浜名史学

歴史や現実を鋭く見抜く眼力を養うためのブログ。読書をすすめ、時にまったくローカルな話題も入る摩訶不思議なブログ。

ウソつき

2017-06-13 15:22:26 | その他
 今日の『南日本新聞』のコラム「南風録」。

記者になりたてのころ、デスクから言われた忘れられない言葉がある。「官は平気でうそをつく」。官庁に都合の良い情報をそのまま伝えようとした新米の尻をストレートな言い回しでたたいた。

 「権力の側に立てば見えるものも見えなくなる」という戒めだったと肝に銘じている。権力を監視し、知る権利にこたえるのが新聞の役割と使命だ。情報をうのみにせず、疑ってかかるという心構えが欠かせない。

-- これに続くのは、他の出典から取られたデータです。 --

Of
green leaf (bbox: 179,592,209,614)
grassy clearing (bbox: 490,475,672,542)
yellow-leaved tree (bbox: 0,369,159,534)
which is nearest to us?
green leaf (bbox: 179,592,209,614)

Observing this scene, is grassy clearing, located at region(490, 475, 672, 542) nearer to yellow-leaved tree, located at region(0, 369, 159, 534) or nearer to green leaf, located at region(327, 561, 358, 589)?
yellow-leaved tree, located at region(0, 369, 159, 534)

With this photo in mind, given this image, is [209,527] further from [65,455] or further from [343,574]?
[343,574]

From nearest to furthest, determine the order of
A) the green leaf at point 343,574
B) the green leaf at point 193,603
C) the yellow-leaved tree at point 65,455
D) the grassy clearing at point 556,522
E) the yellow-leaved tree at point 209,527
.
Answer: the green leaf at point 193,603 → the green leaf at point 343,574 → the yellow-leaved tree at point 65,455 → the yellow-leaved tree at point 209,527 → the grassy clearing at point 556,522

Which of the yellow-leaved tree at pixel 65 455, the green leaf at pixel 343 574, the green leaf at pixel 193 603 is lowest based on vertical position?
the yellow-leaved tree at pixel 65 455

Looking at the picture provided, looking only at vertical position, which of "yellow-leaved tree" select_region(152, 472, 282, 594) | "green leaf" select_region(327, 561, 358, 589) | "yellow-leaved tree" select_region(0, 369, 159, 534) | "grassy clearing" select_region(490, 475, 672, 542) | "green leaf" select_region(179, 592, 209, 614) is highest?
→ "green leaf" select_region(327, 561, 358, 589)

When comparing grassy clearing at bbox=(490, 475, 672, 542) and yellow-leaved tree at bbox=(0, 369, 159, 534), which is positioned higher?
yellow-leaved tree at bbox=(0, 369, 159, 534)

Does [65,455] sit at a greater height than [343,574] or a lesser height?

 加計学園問題を巡る政府の対応はあきれるばかりだ。「総理の意向」と記された文書を、官房長官は当初「怪文書」扱いした。「本物」と証言した前文部科学事務次官の個人攻撃も繰り返した。臭いものにふたをしようとする態度が目に余る。

 文科省が文書の再調査にようやく重い腰を上げた。世論の強い逆風に耐えきれなくなったのだろう。直前までかたくなに拒否していたのに、舌の根も乾かぬうちの方針転換である。「徹底調査」と言われても違和感が強い。

 「文書は実在したとしても、書かれたことが正しいかどうかは次の話だ」。官邸からは早くもけん制する声が聞かれる。結論ありきのおざなりの調査は許されまい。

 問題の本質は行政の公平性がゆがめられなかったかどうかだ。真相解明に背を向けようとする姿勢が行政や政治への信頼を損なわせる。「官のうそ」が本当に隠したいのは何なのか、目を凝らしたい。